Lampropeltis zonata are also susceptible to a disease or syndrome that has
yet to be fully characterized. Herpetoculturists have coined the name
"zonata disease" simply because the subspecies of L. zonata appear to be
the only snakes that are susceptible to it. Currently it is unknown
whether zonata disease is caused by a virus, bacteria, fungus, or some
other agent. The specificity that the disease seems to show for L. zonata
would suggest that it is the result of a virus but this is speculative.
"Zonata disease" does seem to be highly contagious but this is also
difficult to judge without knowing what causes the disease. Characteristics
and symptoms associated with "zonata disease" are as follows:
(1) The skin becomes rough and dry as if the upper scale layer has been
removed. Typically this is first observed on the eye caps which look as if
they have been scratched with sandpaper. Snakes with the disease will often
go through repeated shed cycles.
(2) The snake becomes dehydrated probably from the erosion of the scale's
ability to retain moisture. Hatchlings are at an increased risk of
dehydration due to their small size. Typically infected snakes will
continue to feed and appear otherwise healthy.

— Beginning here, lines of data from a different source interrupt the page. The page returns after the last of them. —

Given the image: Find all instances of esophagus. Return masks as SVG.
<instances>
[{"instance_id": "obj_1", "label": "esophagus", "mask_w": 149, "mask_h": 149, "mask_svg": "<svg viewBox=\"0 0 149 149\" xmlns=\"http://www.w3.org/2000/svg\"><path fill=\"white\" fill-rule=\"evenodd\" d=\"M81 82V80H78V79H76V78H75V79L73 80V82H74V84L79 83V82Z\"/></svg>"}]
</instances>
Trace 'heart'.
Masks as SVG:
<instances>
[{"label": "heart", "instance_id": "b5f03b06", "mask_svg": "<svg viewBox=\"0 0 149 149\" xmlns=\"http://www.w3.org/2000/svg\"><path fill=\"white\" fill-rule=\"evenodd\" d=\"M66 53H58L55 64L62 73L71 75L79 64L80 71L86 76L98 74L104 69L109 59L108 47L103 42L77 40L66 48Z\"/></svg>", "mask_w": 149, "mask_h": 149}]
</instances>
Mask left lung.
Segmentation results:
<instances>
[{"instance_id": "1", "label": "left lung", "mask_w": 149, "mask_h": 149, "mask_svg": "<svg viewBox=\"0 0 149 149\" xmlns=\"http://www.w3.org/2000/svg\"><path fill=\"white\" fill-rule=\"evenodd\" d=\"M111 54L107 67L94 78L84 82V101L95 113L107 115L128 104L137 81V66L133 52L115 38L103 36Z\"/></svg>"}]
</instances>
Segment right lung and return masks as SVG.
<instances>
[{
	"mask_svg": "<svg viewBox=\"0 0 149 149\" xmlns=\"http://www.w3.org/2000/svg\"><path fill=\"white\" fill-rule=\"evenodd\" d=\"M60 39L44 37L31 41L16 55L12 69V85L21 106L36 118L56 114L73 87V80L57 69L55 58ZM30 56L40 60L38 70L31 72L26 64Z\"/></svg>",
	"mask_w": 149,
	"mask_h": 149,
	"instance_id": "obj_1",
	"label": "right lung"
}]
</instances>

(3) As the disease progresses, partial paralysis begins of the lower third
of the body. The snake will often arch its back as it crawls in what
appears to be an attempt to minimize contact with the substrate. This may
also be the result of an increased sensitivity on the eroded belly scutes.
(4) Most if not all subspecies of L. zonata can acquire zonata disease
though the Baja mountain kingsnake (L. z. algama) appears to be the most
sensitive. Other closely related species like the Arizona mountain
kingsnake (L. pyromelana) do not seem to get the disease, but, could still
act as carriers as could other species.
(5) For L. zonata the disease is usually fatal. Some individuals do
eventually "shed out" of the skin disorder but the partial paralysis often
remains at some level. Providing moist conditions seems to help increase
the probability of survival possibly by just preventing death due to
dehydration and allowing the snake's own immune system to eventually
overcome the disease. Individuals that survive the disease do not appear to
be contagious.
It should be noted that L. zonata are highly stressed when conditions
become too hot and dry. We have noticed several individuals that acquired a
skin condition very similar to that described above minus the paralysis and
marred eye spectacles. The skin condition in these individuals cleared up
after moisture and cooler conditions were provided and the snakes completed
one or two shed cycles. We do not know if this alternative skin disorder is
also zonata disease but just in a less virulent form, but the temperature
and moisture conditions in the cage do seem to be related, possibly for
both cases.
Preventing the spread of "zonata disease" is difficult since the causative
agent is unknown. Obviously quarantine procedures for newly acquired
animals and isolation of potentially infected animals should be followed.
Additionally good husbandry practices such as not moving uneaten food,
water bowls or other items between cages should be strictly adhered to.
Sadly, we have observed specimens exhibiting "zonata disease" in the wild.
A population in the San Bernardino Mountains of southern California had
several animals that displayed the typical symptoms described above.
Whether this resulted from the careless release of animals or is actually a
naturally-occurring phenomenon is unknown at this time.